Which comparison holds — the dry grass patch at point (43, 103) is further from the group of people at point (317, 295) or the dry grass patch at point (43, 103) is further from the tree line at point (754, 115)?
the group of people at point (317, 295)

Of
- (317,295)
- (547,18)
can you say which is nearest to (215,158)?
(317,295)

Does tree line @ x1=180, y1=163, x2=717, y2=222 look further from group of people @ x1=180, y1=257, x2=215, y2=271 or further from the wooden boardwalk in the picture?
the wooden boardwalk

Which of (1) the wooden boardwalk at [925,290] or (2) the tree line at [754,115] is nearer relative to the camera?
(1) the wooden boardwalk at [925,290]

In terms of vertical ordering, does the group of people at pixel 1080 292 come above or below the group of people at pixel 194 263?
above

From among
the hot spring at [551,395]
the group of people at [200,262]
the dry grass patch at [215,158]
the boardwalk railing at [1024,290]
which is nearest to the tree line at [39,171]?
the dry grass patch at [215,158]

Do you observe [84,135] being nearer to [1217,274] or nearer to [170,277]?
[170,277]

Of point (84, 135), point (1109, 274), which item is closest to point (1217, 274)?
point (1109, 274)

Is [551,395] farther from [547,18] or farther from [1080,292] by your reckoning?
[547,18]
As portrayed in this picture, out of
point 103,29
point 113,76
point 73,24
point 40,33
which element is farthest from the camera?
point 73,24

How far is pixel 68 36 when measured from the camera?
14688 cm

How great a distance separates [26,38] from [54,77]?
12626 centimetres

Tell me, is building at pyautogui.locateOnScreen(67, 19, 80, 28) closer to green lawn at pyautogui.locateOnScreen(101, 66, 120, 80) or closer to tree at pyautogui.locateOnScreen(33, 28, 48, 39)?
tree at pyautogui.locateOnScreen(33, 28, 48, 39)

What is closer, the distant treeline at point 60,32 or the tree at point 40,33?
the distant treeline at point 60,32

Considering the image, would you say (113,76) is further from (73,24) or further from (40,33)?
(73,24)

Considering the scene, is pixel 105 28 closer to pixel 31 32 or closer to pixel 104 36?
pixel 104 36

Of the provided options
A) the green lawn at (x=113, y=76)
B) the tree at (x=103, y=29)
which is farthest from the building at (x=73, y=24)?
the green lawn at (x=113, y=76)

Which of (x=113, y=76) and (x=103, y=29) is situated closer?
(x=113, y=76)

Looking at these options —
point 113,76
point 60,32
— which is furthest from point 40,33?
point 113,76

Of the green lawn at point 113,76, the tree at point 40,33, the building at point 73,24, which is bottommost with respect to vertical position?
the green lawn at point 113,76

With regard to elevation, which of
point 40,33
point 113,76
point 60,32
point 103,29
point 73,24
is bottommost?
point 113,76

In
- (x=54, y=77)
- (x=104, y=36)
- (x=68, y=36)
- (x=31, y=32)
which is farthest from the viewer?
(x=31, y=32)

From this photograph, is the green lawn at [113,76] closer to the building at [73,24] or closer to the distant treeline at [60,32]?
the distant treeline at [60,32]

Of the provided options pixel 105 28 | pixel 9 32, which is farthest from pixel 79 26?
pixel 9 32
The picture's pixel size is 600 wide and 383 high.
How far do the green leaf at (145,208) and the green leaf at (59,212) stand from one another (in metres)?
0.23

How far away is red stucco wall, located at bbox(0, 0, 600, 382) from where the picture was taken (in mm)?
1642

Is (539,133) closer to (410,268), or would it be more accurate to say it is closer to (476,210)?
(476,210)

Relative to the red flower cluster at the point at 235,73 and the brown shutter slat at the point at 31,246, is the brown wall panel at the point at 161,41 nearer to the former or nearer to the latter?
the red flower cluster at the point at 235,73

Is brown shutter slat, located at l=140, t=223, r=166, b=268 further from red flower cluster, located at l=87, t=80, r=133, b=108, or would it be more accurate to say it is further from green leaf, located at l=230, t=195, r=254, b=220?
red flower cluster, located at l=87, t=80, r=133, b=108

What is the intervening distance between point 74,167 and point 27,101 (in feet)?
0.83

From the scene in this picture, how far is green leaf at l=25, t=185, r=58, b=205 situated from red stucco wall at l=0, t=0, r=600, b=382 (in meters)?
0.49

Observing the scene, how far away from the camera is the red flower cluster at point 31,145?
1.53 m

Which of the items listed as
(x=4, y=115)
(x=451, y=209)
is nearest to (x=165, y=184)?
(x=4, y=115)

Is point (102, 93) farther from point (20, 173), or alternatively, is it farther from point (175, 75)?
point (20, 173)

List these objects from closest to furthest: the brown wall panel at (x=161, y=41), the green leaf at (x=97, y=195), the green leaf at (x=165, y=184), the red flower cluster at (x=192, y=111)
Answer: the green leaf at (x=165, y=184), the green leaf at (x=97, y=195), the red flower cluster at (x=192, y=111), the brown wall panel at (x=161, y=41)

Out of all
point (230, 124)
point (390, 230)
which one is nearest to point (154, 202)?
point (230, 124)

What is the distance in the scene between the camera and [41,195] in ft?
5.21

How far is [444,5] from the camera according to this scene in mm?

DIRECTIONS FOR THIS TASK: Copy the data above word for word, starting at the line that contains "List these objects" and ending at the last line of the data, with both of those lines included.

FULL OUTPUT:
List these objects from closest to furthest: the brown wall panel at (x=161, y=41), the green leaf at (x=97, y=195), the green leaf at (x=165, y=184), the red flower cluster at (x=192, y=111)
Answer: the green leaf at (x=165, y=184), the green leaf at (x=97, y=195), the red flower cluster at (x=192, y=111), the brown wall panel at (x=161, y=41)

Out of all
point (230, 124)
point (390, 230)
which one is nearest to point (154, 202)?
point (230, 124)

What is the distance in the scene between the camera and [41,195] in ft?
5.21

How far is [444,5] from the camera according to this scene in mm?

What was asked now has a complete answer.